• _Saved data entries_
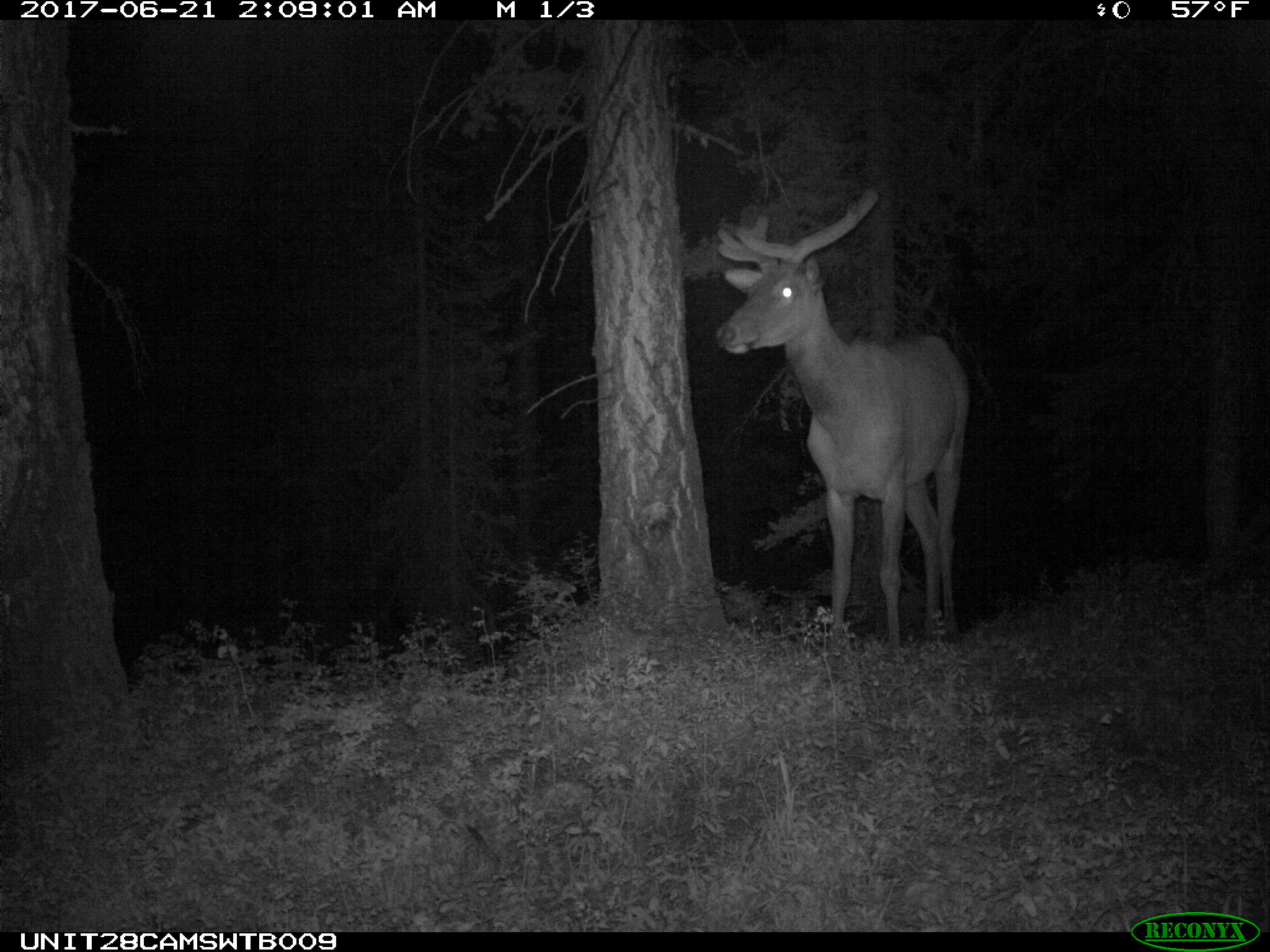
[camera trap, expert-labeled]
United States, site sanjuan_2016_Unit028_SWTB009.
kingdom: Animalia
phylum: Chordata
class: Mammalia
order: Artiodactyla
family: Cervidae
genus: Cervus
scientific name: Cervus elaphus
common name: red deer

• _EXERCISE DIRECTIONS_
Write out the data word for word. Any picture is to be skipped.

• _EXERCISE SOLUTION_
[camera trap, expert-labeled]
United States, site sanjuan_2016_Unit028_SWTB009.
kingdom: Animalia
phylum: Chordata
class: Mammalia
order: Artiodactyla
family: Cervidae
genus: Cervus
scientific name: Cervus elaphus
common name: red deer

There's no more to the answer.